◆ WRITTEN PROBLEM ◆
Rewrite all of the records below with "neighboring house" replaced by "adjacent house" and every other word unchanged, leaving the pictures out of your answer.

◆ TASK INPUTS ◆
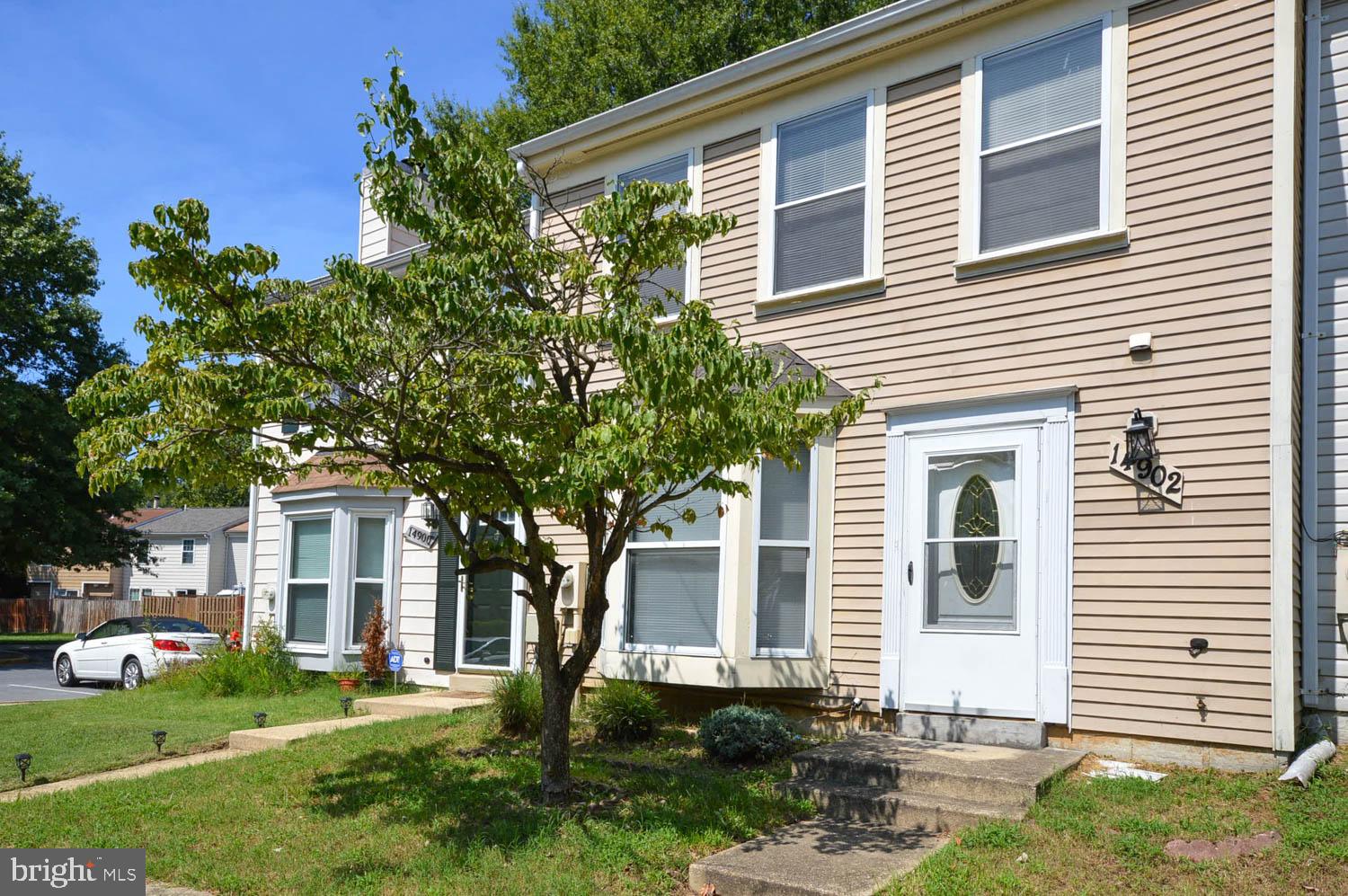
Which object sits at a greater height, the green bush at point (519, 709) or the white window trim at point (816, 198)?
the white window trim at point (816, 198)

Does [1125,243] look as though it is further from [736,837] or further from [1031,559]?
[736,837]

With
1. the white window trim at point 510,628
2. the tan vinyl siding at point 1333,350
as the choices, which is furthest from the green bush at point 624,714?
the tan vinyl siding at point 1333,350

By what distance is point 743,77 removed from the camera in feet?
31.6

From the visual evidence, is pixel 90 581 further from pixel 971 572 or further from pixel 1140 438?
pixel 1140 438

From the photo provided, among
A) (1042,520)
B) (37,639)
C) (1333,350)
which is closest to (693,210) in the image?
(1042,520)

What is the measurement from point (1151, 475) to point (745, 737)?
3382 mm

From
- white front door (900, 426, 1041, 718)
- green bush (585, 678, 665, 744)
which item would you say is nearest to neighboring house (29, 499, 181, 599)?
green bush (585, 678, 665, 744)

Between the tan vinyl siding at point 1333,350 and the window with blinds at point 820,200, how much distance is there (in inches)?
134

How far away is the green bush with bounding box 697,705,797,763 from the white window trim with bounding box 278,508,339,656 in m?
7.96

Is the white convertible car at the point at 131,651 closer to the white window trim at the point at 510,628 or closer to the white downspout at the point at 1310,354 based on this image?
the white window trim at the point at 510,628

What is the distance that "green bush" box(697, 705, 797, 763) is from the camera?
24.4ft

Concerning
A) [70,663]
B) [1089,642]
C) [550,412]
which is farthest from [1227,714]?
[70,663]

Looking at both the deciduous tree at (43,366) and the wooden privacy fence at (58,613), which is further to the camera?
the wooden privacy fence at (58,613)

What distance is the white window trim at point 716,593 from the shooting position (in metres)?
8.66
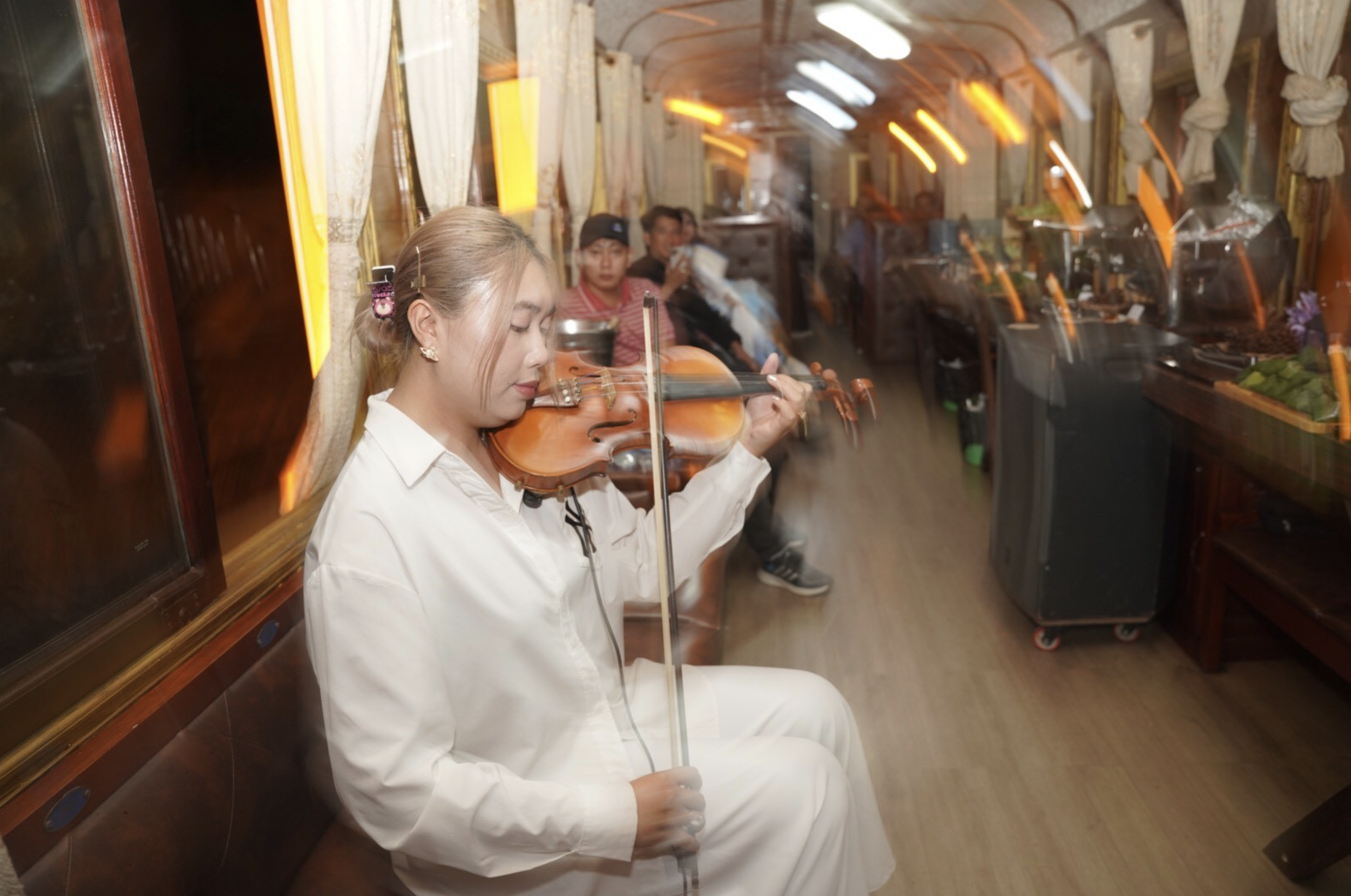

◆ WORKED ANSWER ◆
Which object sits at a greater height, the green bush at point (519, 709) or the white window trim at point (816, 198)?
the white window trim at point (816, 198)

Does [1125,243] look as though it is further from [736,837] or further from [1031,559]?
[736,837]

With
1. the white window trim at point 510,628
2. the tan vinyl siding at point 1333,350
as the choices, which is furthest from the green bush at point 624,714?
the tan vinyl siding at point 1333,350

By what distance is point 743,77 removed from the camera in feet?
31.6

From the visual evidence, is pixel 90 581 further from pixel 971 572 or further from pixel 1140 438?
pixel 1140 438

From the photo provided, among
A) (1042,520)
B) (37,639)
C) (1333,350)
which is closest to (693,210) in the image?
(1042,520)

What is the measurement from point (1151, 475) to point (745, 737)?
3382 mm

From
- white front door (900, 426, 1041, 718)
- green bush (585, 678, 665, 744)
which item would you say is nearest to adjacent house (29, 499, 181, 599)?
green bush (585, 678, 665, 744)

Between the tan vinyl siding at point 1333,350 and the window with blinds at point 820,200, how much distance is there (in inches)?
134

How far away is the green bush with bounding box 697,705,797,763 from the white window trim with bounding box 278,508,339,656 in m?
7.96

Is the white convertible car at the point at 131,651 closer to the white window trim at the point at 510,628 or closer to the white downspout at the point at 1310,354 based on this image?
the white window trim at the point at 510,628

What is the distance that "green bush" box(697, 705, 797, 763) is from the camera?
24.4ft

Concerning
A) [70,663]
B) [1089,642]
C) [550,412]
which is farthest from [1227,714]?
[70,663]

Looking at both the deciduous tree at (43,366) and the wooden privacy fence at (58,613), which is further to the camera?
the wooden privacy fence at (58,613)

What distance is the white window trim at point 716,593 from the shooting position (in metres)?
8.66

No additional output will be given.